OBJECTIF A:
Réponds brièvement aux trois points suivants en t'appuyant sur l'article consacré à Malick Sidibé.
(i) En quelle année Malick Sidibé ouvre-t-il son studio à Bagadadji ?
(ii) De quel appareil est-il armé pour écumer les surprises parties ?
(iii) D'où vient le titre de l'exposition « Mali Twist » ?
OBJECTIF B: Poursuis l'article consacré à Malick Sidibé en reprenant juste après sa dernière phrase.

SOURCE:
Paris – Malick Sidibé a été le révélateur dans les années 60 et 70 de la jeunesse de Bamako. Mali Twist, l’exposition que lui consacre jusqu’au 25 février la Fondation Cartier à Paris, présente plus de 250 de ses photos noir et blanc : du jamais vu !
En 1962, Malick Sidibé ouvre son minuscule studio à Bagadadji. Il va devenir l’oeil de toute une jeunesse, qui vient se montrer dans ce quartier animé au coeur de la capitale.
“Dans ce quartier, à l’époque, il y a deux rues goudronnées. La rue Bagadadji et la rue Patienga.
Le vendredi et samedi, les jeunes vont défiler dans ces rues, parce qu’il y a l’électricité, donc la lumière, et du macadam : on se voit et on ne salit pas ses chaussures”, raconte à l’AFP André Magnin, galeriste spécialisé dans l’art africain, et commissaire de la plus grande exposition jamais présentée sur Malick Sidibé, décédé l’année dernière.
Le photographe a alors 27 ans. Il va devenir le grand frère de cette jeunesse qui s’éclate dans ces premières années de l’indépendance.
Son secret ? L’immense modestie et l’extrême gentillesse de ce Peul qui, enfant, gardait les troupeaux en brousse, avant d’aller se perfectionner dans l’art du dessin, puis de la photo, à l’école des Blancs.
Armé de son Foca Sport, il va écumer les surprises parties. Une soirée dansante sans l’oeil de Malick est une soirée ratée.
“C’est lui qui fait la réputation des soirées”, confirme André Magnin, qui a découvert Malick Sidibé par hasard en 1992. Changement de régime politique, arrivée de la couleur, difficulté à trouver du papier… celui-ci gagne alors sa vie en réparant des appareils photo.
“Mali Twist” témoigne d’une époque bénie, de ces années d’insouciance et de
liberté liées à la décolonisation.
Certains de ses clichés de couples habillés à l’occidentale, dansant sur les tubes de l’époque, sont devenus célèbres. Comme “Nuit de Noël”, où l’on peut discerner la forme d’un coeur entre les deux corps des danseurs.
Ces tubes twist, yéyé et rock’n roll constituent la bande-son idéale de l’exposition, et dont le titre est celui d’une chanson de Boubacar Traoré, enregistrée en 1962, un grand succès radiophonique au Mali.

DONNÉES FOURNIES:
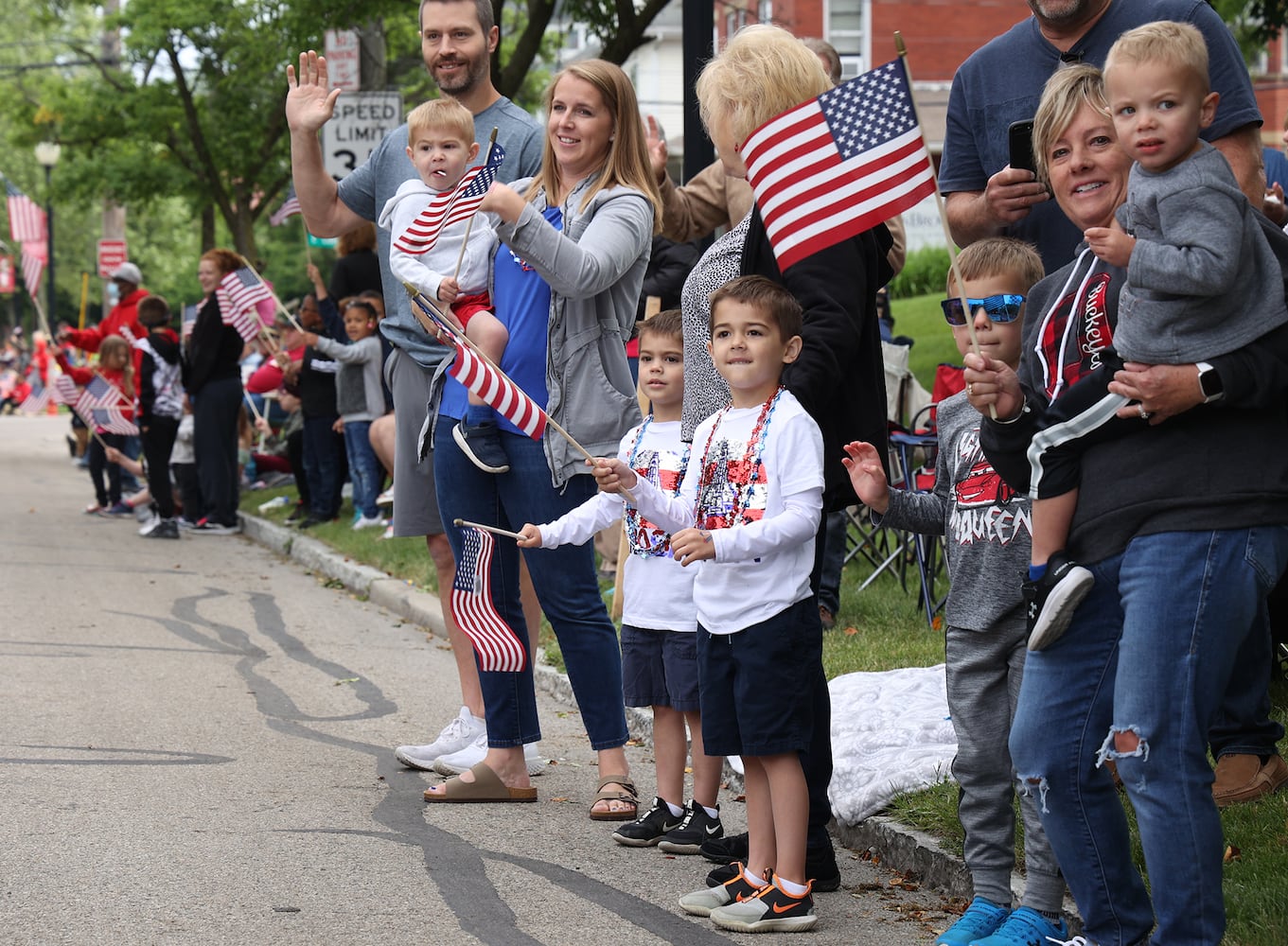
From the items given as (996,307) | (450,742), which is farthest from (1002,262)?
(450,742)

RÉPONSE RÉDIGÉE A:
(i) En 1962.
(ii) D'un Foca Sport.
(iii) D'une chanson de Boubacar Traoré, enregistrée en 1962 et devenue un grand succès radiophonique au Mali.

RÉPONSE RÉDIGÉE B:
– “L’idole de la jeunesse” –
Mais au-delà du reporter des nuits bamakoises et de ses lendemains sur les bords du fleuve Niger pour des retrouvailles enjouées, l’exposition est une nouvelle occasion de découvrir un portraitiste hors pair.
Il voit en effet défiler dans son minuscule studio le jeune peuple de Bamako, qui se sent en confiance. Tout le monde entre se faire tirer le portrait, affublé des accessoires de son choix : chapeaux, costumes délirants, pantalons patte d’eph’, mais aussi mobylettes, vespas, motos, chiens…
Vingt-deux de ces portraits, parmi la trentaine d’inédits tirés spécialement en grands formats pour l’événement, sont accrochés sur un immense panneau dans la grande salle qui ouvre l’exposition.
Le visiteur peut prolonger le plaisir de l’exposition par une photo dans le décor du studio de Malick, reconstitué.
“Ce qui fait la grandeur de l’oeuvre de Malick Sidibé, c’est qu’il établit une véritable complicité”, explique André Magnin. “Il parlait à ses modèles, leur souriait, les touchait, les mettait à l’aise. Tout ça est lié à la confiance que la jeunesse avait pour lui et l’amour qu’il avait pour cette jeunesse. C’est capital”. “Malick, c’était l’idole de la jeunesse”, résume-t-il.
Grâce à cette alchimie, Malick Sidibé a tiré des portraits empreints d’une grande tendresse, non dénués d’humour.
“Malick Sidibé, il riait d’abord, c’était son caractère, il causait, il riait, et puis il faisait des photos. Il ne pouvait pas faire des photos comme ça”, confie aussi Boubacar Traoré à l’AFP.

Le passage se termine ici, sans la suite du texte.